Start

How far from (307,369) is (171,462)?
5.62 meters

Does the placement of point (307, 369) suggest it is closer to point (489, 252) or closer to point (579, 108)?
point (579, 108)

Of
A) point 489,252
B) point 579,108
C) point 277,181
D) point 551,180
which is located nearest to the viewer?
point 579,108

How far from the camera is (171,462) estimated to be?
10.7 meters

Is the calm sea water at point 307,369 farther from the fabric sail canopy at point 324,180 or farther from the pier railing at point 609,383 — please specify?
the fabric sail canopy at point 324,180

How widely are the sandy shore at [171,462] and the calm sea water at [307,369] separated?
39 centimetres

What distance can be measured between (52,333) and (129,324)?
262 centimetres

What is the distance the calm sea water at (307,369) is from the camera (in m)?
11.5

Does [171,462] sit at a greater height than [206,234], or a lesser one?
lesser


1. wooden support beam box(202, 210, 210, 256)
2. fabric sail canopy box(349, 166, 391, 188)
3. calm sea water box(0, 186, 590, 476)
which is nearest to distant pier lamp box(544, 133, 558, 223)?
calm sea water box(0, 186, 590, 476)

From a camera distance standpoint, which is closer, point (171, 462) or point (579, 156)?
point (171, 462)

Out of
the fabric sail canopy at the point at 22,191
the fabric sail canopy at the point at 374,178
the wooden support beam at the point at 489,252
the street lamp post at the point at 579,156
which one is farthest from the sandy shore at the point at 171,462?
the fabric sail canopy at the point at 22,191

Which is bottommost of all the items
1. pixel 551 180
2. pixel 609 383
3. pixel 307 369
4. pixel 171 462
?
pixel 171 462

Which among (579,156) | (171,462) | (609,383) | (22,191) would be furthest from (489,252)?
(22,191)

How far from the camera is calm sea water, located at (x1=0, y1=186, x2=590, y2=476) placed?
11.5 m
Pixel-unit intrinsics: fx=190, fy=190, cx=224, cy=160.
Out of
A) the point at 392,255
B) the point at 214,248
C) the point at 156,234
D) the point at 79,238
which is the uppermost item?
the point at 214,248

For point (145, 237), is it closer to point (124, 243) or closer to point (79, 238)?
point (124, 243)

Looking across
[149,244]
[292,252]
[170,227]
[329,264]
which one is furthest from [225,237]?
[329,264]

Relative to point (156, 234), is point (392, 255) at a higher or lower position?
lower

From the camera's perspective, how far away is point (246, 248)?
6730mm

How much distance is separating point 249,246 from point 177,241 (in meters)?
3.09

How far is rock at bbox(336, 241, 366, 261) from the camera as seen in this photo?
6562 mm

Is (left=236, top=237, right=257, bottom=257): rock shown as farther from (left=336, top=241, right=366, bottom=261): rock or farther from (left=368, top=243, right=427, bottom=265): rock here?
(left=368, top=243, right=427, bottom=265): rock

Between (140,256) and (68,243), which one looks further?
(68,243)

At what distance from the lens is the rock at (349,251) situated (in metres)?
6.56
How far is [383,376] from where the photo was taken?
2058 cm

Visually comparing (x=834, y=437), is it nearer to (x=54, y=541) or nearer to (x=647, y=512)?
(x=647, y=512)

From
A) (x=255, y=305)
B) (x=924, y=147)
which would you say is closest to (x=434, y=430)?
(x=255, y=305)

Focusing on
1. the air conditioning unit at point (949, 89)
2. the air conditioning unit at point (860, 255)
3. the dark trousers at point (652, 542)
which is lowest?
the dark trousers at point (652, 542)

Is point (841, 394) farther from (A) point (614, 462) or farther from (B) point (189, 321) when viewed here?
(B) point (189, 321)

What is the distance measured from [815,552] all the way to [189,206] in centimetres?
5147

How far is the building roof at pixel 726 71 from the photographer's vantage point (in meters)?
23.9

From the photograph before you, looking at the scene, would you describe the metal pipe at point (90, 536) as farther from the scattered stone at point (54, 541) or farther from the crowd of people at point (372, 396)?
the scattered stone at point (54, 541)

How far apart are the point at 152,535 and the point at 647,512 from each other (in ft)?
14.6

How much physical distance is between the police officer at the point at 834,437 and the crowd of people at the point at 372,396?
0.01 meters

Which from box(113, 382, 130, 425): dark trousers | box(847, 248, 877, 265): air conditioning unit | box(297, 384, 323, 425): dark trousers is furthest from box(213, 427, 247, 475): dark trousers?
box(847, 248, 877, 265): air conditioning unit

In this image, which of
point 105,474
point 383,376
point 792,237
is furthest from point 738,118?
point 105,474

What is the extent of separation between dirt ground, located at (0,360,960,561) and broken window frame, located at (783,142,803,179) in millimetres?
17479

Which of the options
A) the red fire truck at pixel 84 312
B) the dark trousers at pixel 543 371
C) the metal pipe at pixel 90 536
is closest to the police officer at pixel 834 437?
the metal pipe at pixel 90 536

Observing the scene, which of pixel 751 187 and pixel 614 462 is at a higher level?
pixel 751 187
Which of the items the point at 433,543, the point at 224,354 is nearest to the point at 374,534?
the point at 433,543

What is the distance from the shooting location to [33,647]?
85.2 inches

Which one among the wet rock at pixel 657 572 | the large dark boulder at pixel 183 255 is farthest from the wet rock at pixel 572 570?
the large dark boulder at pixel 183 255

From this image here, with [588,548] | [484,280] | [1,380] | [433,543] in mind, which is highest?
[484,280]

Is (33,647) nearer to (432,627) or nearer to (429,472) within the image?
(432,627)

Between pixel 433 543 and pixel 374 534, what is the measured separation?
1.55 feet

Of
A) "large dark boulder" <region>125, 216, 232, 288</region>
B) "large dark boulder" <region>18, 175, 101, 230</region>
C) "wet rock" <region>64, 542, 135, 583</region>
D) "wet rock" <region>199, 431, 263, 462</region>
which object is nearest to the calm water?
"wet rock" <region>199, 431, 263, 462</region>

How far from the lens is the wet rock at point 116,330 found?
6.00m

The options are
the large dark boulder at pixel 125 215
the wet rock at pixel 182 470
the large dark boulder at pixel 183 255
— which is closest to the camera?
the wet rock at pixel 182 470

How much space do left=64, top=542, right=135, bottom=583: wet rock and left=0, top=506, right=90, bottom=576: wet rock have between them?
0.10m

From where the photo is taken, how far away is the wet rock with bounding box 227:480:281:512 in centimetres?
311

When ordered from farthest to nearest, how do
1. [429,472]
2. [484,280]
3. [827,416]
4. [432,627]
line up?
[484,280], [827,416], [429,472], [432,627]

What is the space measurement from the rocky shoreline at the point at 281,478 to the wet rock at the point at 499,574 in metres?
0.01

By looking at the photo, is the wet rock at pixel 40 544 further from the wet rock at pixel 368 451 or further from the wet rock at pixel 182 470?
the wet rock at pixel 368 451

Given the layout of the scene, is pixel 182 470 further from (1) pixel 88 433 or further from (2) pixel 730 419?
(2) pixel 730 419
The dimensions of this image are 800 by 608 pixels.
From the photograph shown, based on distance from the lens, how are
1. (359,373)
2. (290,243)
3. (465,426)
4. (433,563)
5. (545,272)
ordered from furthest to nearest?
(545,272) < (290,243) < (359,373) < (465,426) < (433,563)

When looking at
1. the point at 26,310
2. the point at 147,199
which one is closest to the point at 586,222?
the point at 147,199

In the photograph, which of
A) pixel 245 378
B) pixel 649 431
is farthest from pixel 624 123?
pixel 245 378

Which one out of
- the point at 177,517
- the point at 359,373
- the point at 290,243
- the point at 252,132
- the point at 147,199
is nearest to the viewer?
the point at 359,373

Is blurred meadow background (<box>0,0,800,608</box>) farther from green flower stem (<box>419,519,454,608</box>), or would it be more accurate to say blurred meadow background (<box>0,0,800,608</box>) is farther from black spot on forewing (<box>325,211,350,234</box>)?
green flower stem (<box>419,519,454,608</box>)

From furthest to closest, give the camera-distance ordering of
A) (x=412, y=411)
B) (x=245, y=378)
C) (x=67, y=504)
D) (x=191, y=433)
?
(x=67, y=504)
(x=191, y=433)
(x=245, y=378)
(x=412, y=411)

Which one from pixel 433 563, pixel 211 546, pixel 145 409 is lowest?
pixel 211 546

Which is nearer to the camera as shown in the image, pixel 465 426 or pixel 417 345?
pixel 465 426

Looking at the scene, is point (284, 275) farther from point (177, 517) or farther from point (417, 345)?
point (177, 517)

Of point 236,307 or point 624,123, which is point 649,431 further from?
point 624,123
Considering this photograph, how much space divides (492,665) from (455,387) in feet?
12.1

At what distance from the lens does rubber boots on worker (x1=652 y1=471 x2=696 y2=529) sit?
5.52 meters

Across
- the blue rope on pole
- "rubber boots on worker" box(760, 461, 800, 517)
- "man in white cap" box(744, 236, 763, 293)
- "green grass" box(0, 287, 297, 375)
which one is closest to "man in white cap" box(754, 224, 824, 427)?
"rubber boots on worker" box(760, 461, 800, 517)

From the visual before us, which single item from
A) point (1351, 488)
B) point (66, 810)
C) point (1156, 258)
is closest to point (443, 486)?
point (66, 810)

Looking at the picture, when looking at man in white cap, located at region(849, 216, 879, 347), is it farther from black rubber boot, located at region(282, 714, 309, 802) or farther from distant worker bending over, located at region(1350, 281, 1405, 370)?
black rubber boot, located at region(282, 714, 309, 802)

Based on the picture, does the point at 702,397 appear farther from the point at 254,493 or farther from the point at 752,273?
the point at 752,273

End

## Work to complete
Rewrite the material, everything from the line containing "How much physical" down to the line containing "85.2 inches", with "police officer" changed to "security guard" and all else left as it is.

## The solution
How much physical distance is between the security guard at the point at 834,437 and the crowd of people at the point at 372,396?
0.01 meters

Which from box(113, 382, 130, 425): dark trousers | box(847, 248, 877, 265): air conditioning unit | box(297, 384, 323, 425): dark trousers is furthest from box(213, 427, 247, 475): dark trousers?
box(847, 248, 877, 265): air conditioning unit

In this image, which of
point 105,474
point 383,376
point 792,237
is furthest from point 738,118?
point 105,474

What is the extent of separation between dirt ground, located at (0,360,960,561) and broken window frame, located at (783,142,803,179) in millimetres?
17479

Which of the options
A) the red fire truck at pixel 84 312
B) the dark trousers at pixel 543 371
C) the metal pipe at pixel 90 536
is closest to the security guard at pixel 834 437?
the metal pipe at pixel 90 536

Observing the scene, which of pixel 751 187 and pixel 614 462 is at a higher level?
pixel 751 187
Which of the items the point at 433,543, the point at 224,354 is nearest to the point at 374,534?
the point at 433,543

What is the distance from the shooting location to [33,647]?
85.2 inches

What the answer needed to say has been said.